▶ **Task objective**
Output the following records without change, starting with the line containing "When comparing (x=169, y=234)" and going on through the end of the records.

══ Task inputs

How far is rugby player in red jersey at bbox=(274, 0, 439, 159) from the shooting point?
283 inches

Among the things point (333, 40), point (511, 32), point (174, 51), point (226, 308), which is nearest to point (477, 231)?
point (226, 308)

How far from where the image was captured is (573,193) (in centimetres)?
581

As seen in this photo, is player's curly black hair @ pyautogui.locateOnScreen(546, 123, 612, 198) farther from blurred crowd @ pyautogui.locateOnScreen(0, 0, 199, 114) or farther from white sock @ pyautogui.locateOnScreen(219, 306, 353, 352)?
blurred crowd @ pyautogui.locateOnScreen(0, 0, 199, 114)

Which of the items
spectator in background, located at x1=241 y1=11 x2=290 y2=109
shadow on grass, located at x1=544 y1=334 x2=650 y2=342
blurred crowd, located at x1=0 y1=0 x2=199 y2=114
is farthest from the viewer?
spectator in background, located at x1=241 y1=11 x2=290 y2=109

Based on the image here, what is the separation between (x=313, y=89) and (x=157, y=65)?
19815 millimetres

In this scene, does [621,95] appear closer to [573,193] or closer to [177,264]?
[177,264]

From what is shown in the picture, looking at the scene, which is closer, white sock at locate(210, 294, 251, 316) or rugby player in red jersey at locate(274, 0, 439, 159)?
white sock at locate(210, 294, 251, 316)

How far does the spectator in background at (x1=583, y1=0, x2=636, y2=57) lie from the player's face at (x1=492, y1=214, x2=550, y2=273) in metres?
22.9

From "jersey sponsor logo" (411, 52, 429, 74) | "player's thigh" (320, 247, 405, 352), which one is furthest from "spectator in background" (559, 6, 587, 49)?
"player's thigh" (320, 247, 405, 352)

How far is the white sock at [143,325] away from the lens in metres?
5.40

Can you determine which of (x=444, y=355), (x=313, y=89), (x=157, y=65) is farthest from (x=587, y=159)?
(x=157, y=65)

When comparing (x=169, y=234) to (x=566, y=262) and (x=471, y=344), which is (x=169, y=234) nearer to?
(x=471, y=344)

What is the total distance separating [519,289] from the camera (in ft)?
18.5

════

▶ **Response**
When comparing (x=169, y=234) to (x=566, y=262) and (x=471, y=344), which is (x=169, y=234) nearer to?
(x=471, y=344)

What is the total distance separating [519,289] from the camera (in ft)?
18.5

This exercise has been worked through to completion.